─── Document section

Monday, November 29, 2010

What Does North Korea Want?


What Does North Korea Want?
By Jed Babbin on 11.29.10 @ 6:23AM

North Korea's shelling of Yeonpyeong Island in the Yellow Sea is the third such incident since last November. Then, the North Koreans exchanged gunfire with South Korean naval forces resulting in two North Korean deaths. The second was North Korea's sinking of the South Korean destroyer Cheonan in March.

As you read this, the USS George Washington and its battle group are conducting exercises with South Korean forces in the southern Yellow Sea, not too far from Yeonpyeong Island. Both North Korea and China have condemned the exercises. China is pushing for a high-level meeting of the parties to the "Six-Party Talks" -- the U.S., Japan, both Koreas, and Russia -- to ease tensions in the area. But those talks are aimed at North Korea's nuclear program and have nothing to do with their attacks in the southern Yellow Sea.

The Yellow Sea is China's Caribbean: it claims a 200-mile exclusive economic zone that almost reaches Yeonpyeong Island, very near the area in which the naval exercises are taking place. China is North Korea's biggest ally and trading partner. We often say that North Korea is under China's control, and that its aggressive acts couldn't be undertaken without Chinese acquiescence or agreement. But it's not at all clear that China -- which clearly has enormous leverage over the impoverished North Koreans -- has that level of day-to-day control of North Korea's acts.

──────
─── Stored data

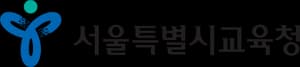서울시교육청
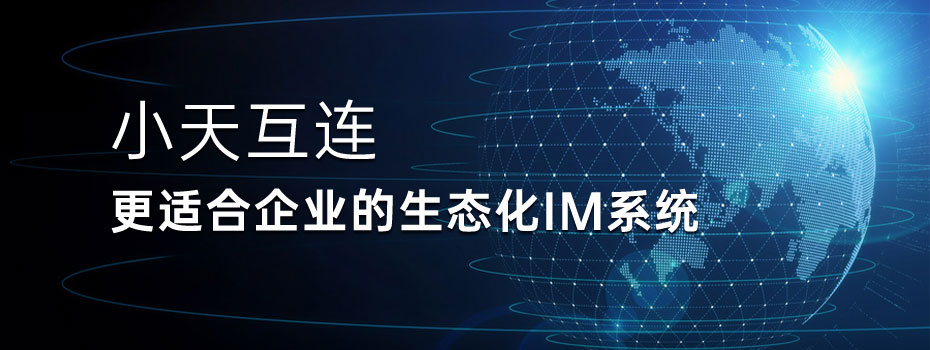 即时通讯 即时通讯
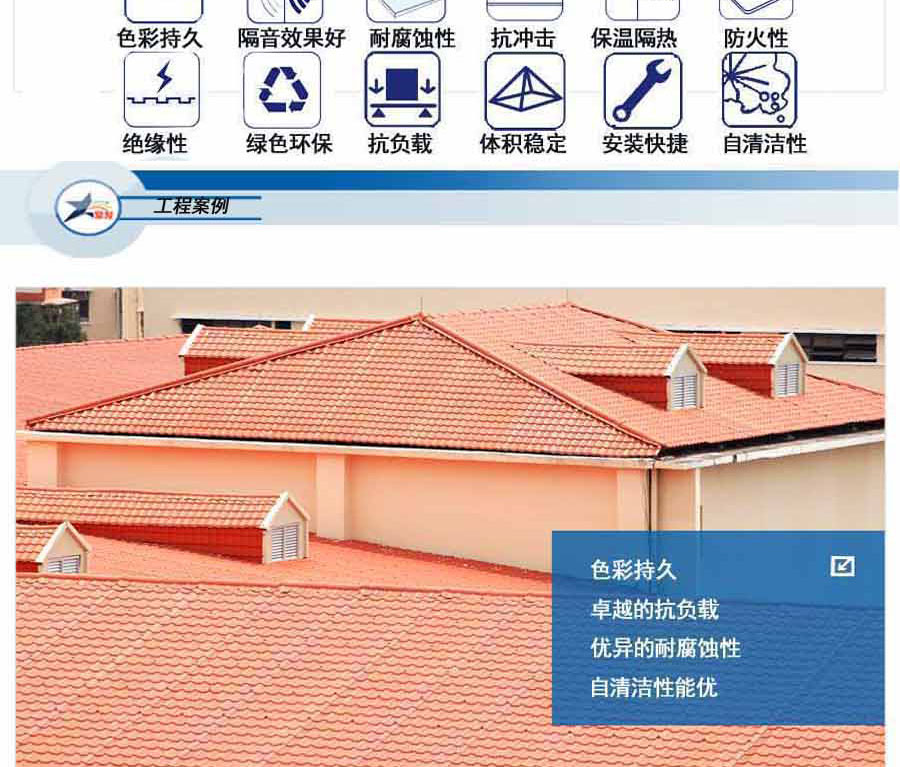 岳陽合成樹脂瓦與彩鋼瓦在建筑應用中優(yōu)劣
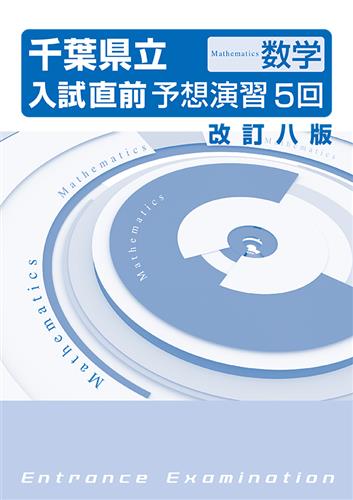 千葉県立入試直前予想演習５回 数学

──────

Things to do →
1 > Print the passage of the North Korea article starting at "The Yellow Sea is China's" and ending at "North Korea's acts.".
2 > Write the next part of the North Korea article, picking up after its last sentence.
None of the data is needed here.

Answer section →
1 >
The Yellow Sea is China's Caribbean: it claims a 200-mile exclusive economic zone that almost reaches Yeonpyeong Island, very near the area in which the naval exercises are taking place. China is North Korea's biggest ally and trading partner. We often say that North Korea is under China's control, and that its aggressive acts couldn't be undertaken without Chinese acquiescence or agreement. But it's not at all clear that China -- which clearly has enormous leverage over the impoverished North Koreans -- has that level of day-to-day control of North Korea's acts.

2 >
Calling North Korea impoverished is both a great understatement and a misstatement. My favorite picture of the Korean Peninsula was taken by a U.S. spy satellite on one night in early 2006. It shows South Korea ablaze with lights in every city and town. In the North, only the capital of Pyongyang is lit. The rest of the country is pitch black. Most North Koreans live cold, hungry, and in the dark, but their government lives well.

So far, China is apparently trying to calm the situation. While North Korea's press blares more threats, China's Xinhua News Agency is publishing rather bland stories about the incident and the U.S.-South Korea military exercises.

If North Korea wanted war, it could restart the Korean War in a matter of minutes by attacking with missiles or other forces across the demilitarized zone. If it sought only to provoke South Korea and America, it could mount a smaller attack off its east coast.

But the fact that the three incidents in the last year all took place in the Yellow Sea means that the three attacks are meant to draw China in as well. If the Chinese knew of the incidents before they took place and approved North Korea's actions, the Chinese would be extending their protective military umbrella over North Korea's provocations.

So what does North Korea want? And how should we and South Korea respond to its latest act of murderous aggression?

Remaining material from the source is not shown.